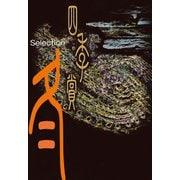 アフタヌーン四季賞CHRONICLE 1987-2000 冬(4)(講談社) [電子書籍]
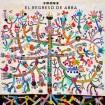 El Regreso de Abba: Sidonie CD (1)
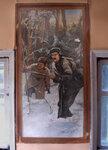 Картина «Охота на медведя». В. Фомин, 1951 г. Фото 2009 г.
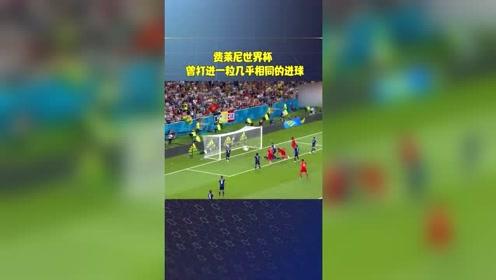 2018世界杯,比利时对日本费莱尼头球破门,同款绝杀在中超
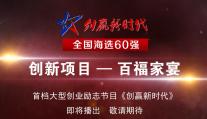 【创赢新时代全国海选60强】朱志勇——百福家宴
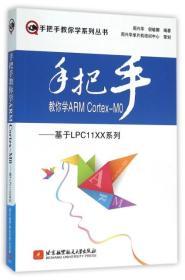 手把手教你学ARM Cortex M0:基于LPC11XX 系列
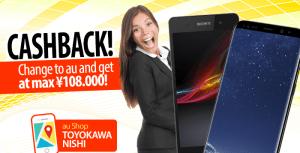 Aichi - Big Event Promo!
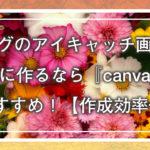 ブログのアイキャッチ画像を簡単に作るなら『Canva』がおすすめ!【作成効率化】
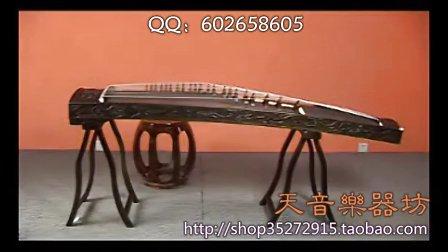古筝的安装 古筝腿、支架、A人字架安装摆放 古筝码子安装摆放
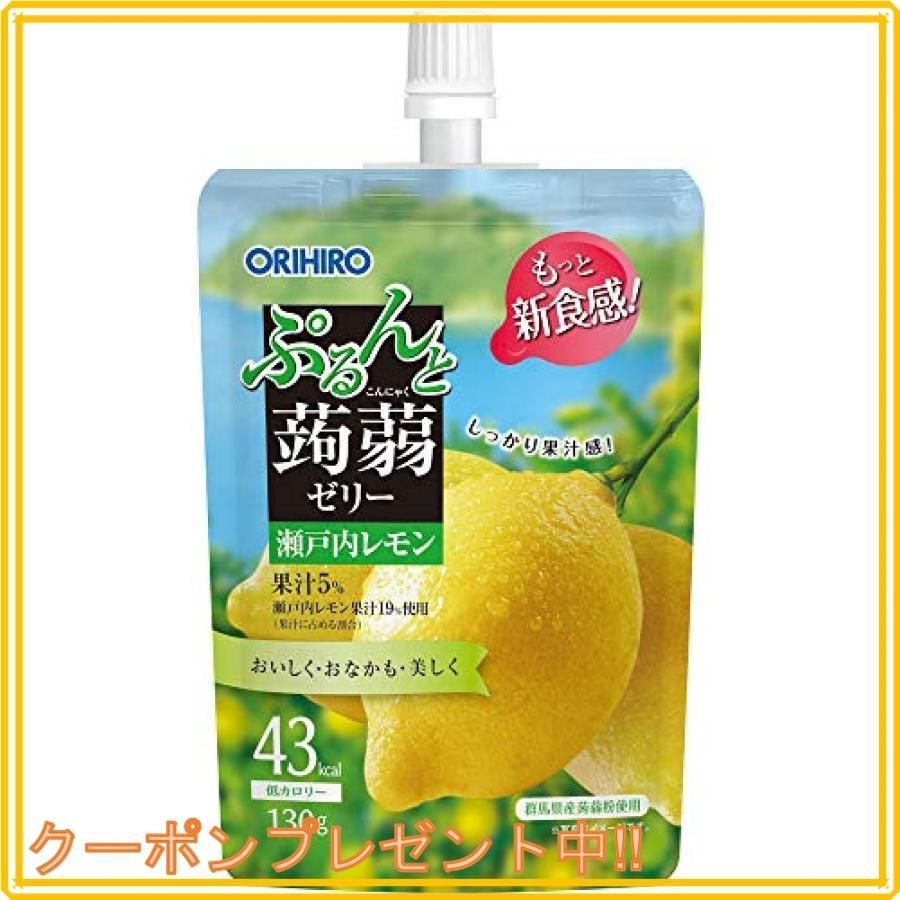 オリヒロ ぷるんと蒟蒻ゼリー 低カロリー 瀬戸内レモン 130g*8個 mahalocastle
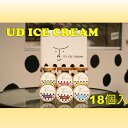 【ふるさと納税】【沖縄の素材をアイスに使用!!】UDICECREAMオリジナルアイスクリーム詰合せ(18個セット) | 沖..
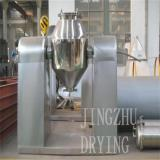Small Double Cone Efficient Mixing Machine
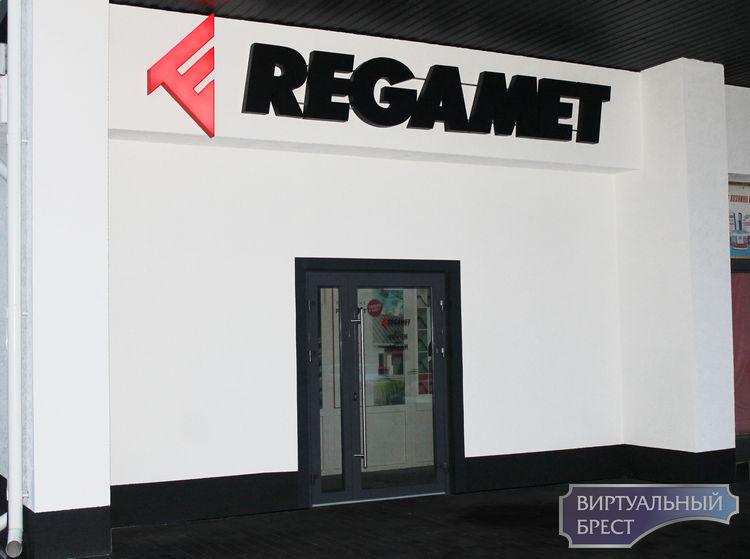 Крыши Regamet каждому дому! Открытие шоу-рума компании в Бресте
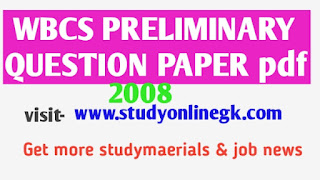 WBCS PRELIMINARY LAST 10 YEARS QUESTION PAPER PDF WITH ANSWER DOWNLOAD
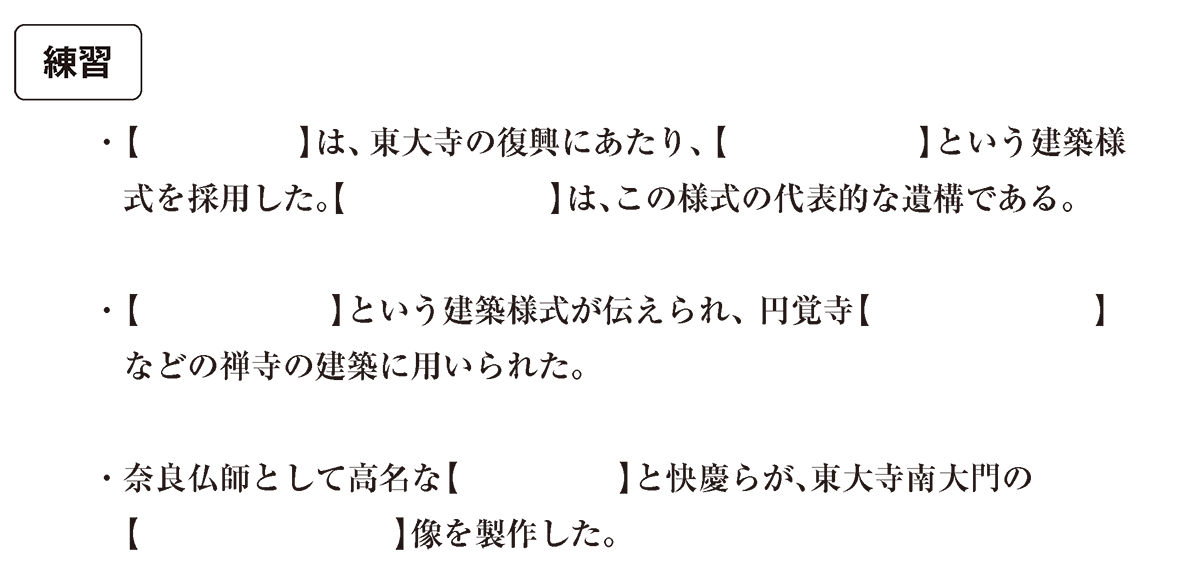 中世の文化8 練習 空欄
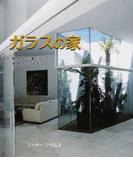 ガラスの家 開放的な暮らしを実現する住まい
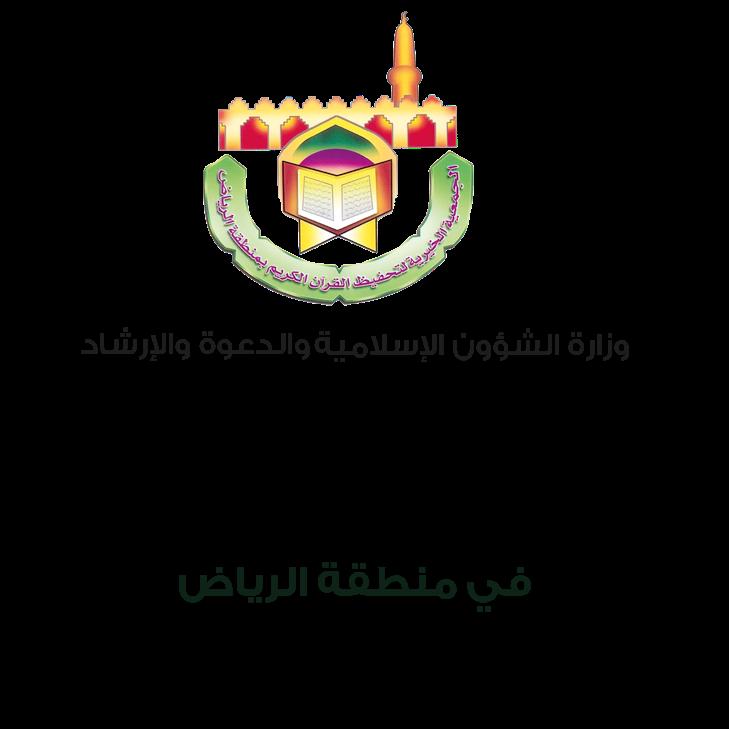شعار تحفيظ الرياض
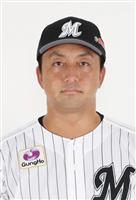 沢村がレッドソックス入り 2年3億2千万円の契約発表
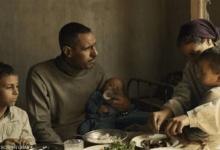 تفاصيل عرض الفيلم المصرى «ريش» فى مهرجان الجونة السينمائي.. اليوم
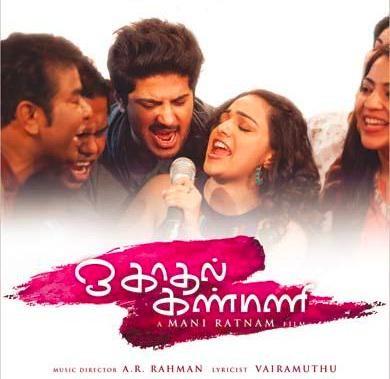 O Kadhal Kanmani,tamil movie O Kadhal Kanmani,O Kadhal Kanmani movie pics,O Kadhal Kanmani movie stills,Dulquer Salman,Nithya Menon,Dulquer Salman and Nithya Menon,tamil movie pics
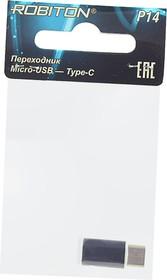 Фото 1/2 ROBITON P14 Micro-USB - Type-C, USB - Переходник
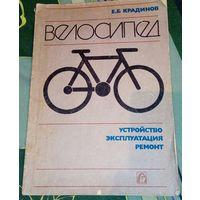 Велосипед .Устроиство ,эксплуатация ,ремонт
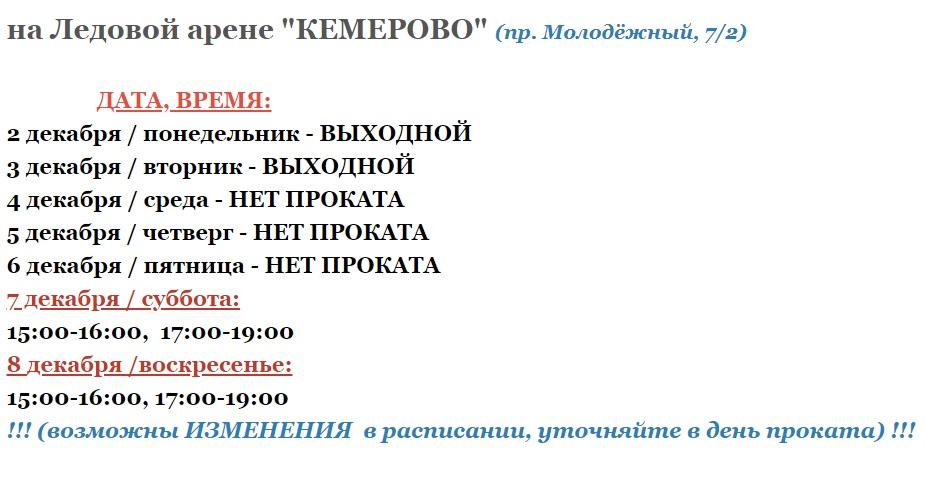 Каток на стадионе Кемерово Расписание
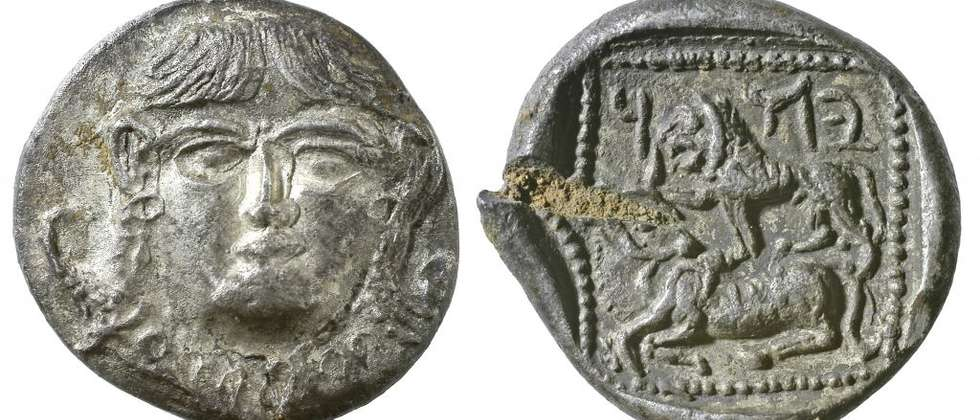 Israel Museum acquires world's 'first Jewish coin' ( Vladimir Naikhin/The Israel Museum )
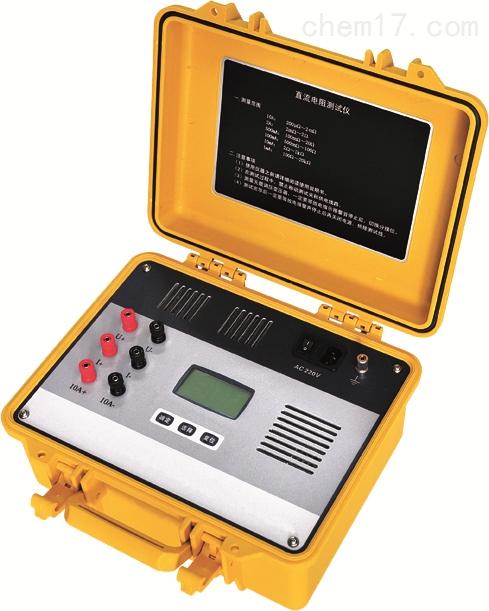 OMDZ-10B型直流电阻测试仪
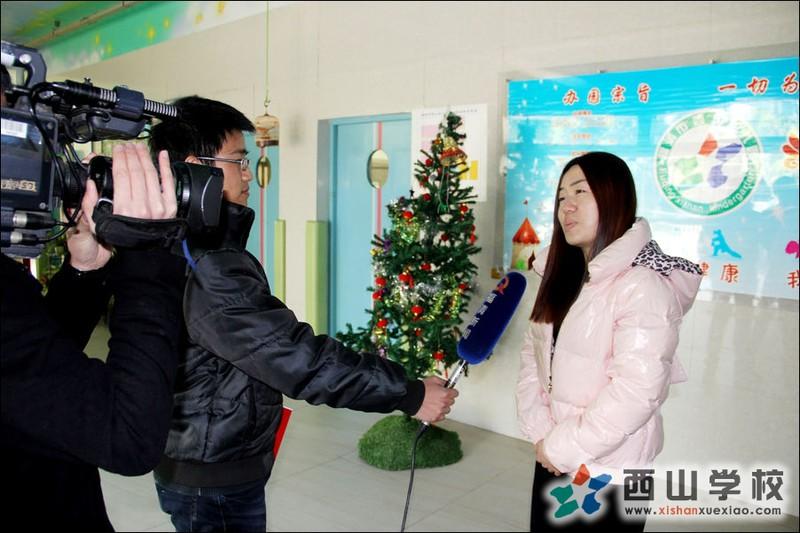 福清电视台来西山幼儿园采访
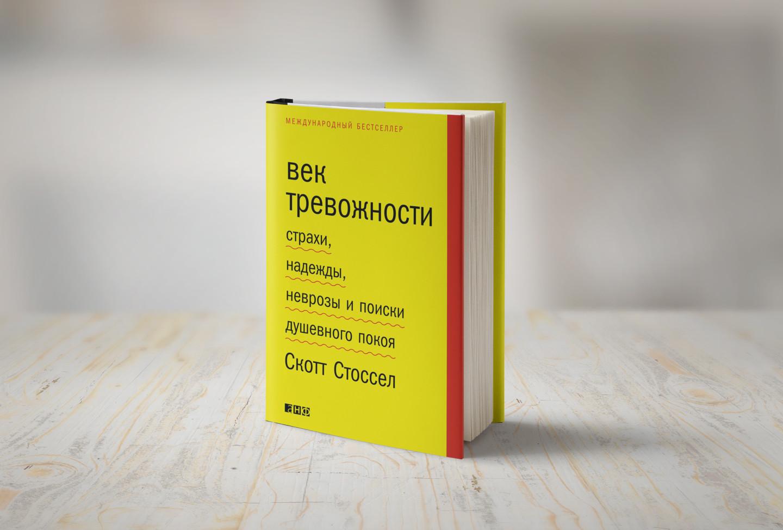Издательство «Альпина Нон-фикшн»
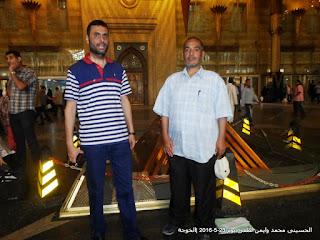 التعليم, الحسينى محمد, الخوجة, المعلمين, ايمن لطفى, معلمى البحيرة, معلمى بركة السبع, معلمى مصر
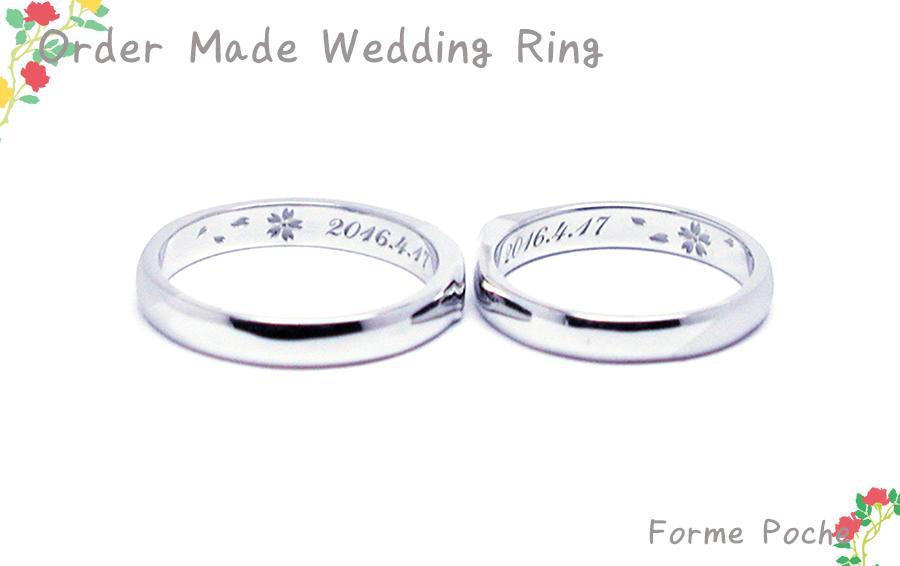 w1077hi170525w1077R2 桜 入籍日 刻印 シンプル オーダーメイド結婚指輪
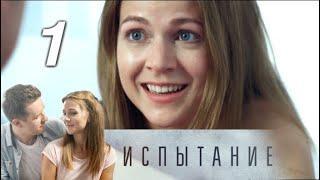Испытание 1 серия (2019) Мелодрама Русские сериалы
┄┄┄┄┄┄┄┄┄┄┄┄┄┄┄┄┄┄┄┄
TASK TO CARRY OUT — An exact copy of the entries above is required, with the pictures left out.

RESPONSE BOX —
 アフタヌーン四季賞CHRONICLE 1987-2000 冬(4)(講談社) [電子書籍]
 El Regreso de Abba: Sidonie CD (1)
 Картина «Охота на медведя». В. Фомин, 1951 г. Фото 2009 г.
 2018世界杯,比利时对日本费莱尼头球破门,同款绝杀在中超
 【创赢新时代全国海选60强】朱志勇——百福家宴
 手把手教你学ARM Cortex M0:基于LPC11XX 系列
 Aichi - Big Event Promo!
 ブログのアイキャッチ画像を簡単に作るなら『Canva』がおすすめ!【作成効率化】
古筝的安装 古筝腿、支架、A人字架安装摆放 古筝码子安装摆放
 オリヒロ ぷるんと蒟蒻ゼリー 低カロリー 瀬戸内レモン 130g*8個 mahalocastle
 【ふるさと納税】【沖縄の素材をアイスに使用!!】UDICECREAMオリジナルアイスクリーム詰合せ(18個セット) | 沖..
Small Double Cone Efficient Mixing Machine
 Крыши Regamet каждому дому! Открытие шоу-рума компании в Бресте
 WBCS PRELIMINARY LAST 10 YEARS QUESTION PAPER PDF WITH ANSWER DOWNLOAD
 中世の文化8 練習 空欄
 ガラスの家 開放的な暮らしを実現する住まい
شعار تحفيظ الرياض
 沢村がレッドソックス入り 2年3億2千万円の契約発表
 تفاصيل عرض الفيلم المصرى «ريش» فى مهرجان الجونة السينمائي.. اليوم
 O Kadhal Kanmani,tamil movie O Kadhal Kanmani,O Kadhal Kanmani movie pics,O Kadhal Kanmani movie stills,Dulquer Salman,Nithya Menon,Dulquer Salman and Nithya Menon,tamil movie pics
 Фото 1/2 ROBITON P14 Micro-USB - Type-C, USB - Переходник
 Велосипед .Устроиство ,эксплуатация ,ремонт
 Каток на стадионе Кемерово Расписание
 Israel Museum acquires world's 'first Jewish coin' ( Vladimir Naikhin/The Israel Museum )
 OMDZ-10B型直流电阻测试仪
 福清电视台来西山幼儿园采访
Издательство «Альпина Нон-фикшн»
 التعليم, الحسينى محمد, الخوجة, المعلمين, ايمن لطفى, معلمى البحيرة, معلمى بركة السبع, معلمى مصر
 w1077hi170525w1077R2 桜 入籍日 刻印 シンプル オーダーメイド結婚指輪
Испытание 1 серия (2019) Мелодрама Русские сериалы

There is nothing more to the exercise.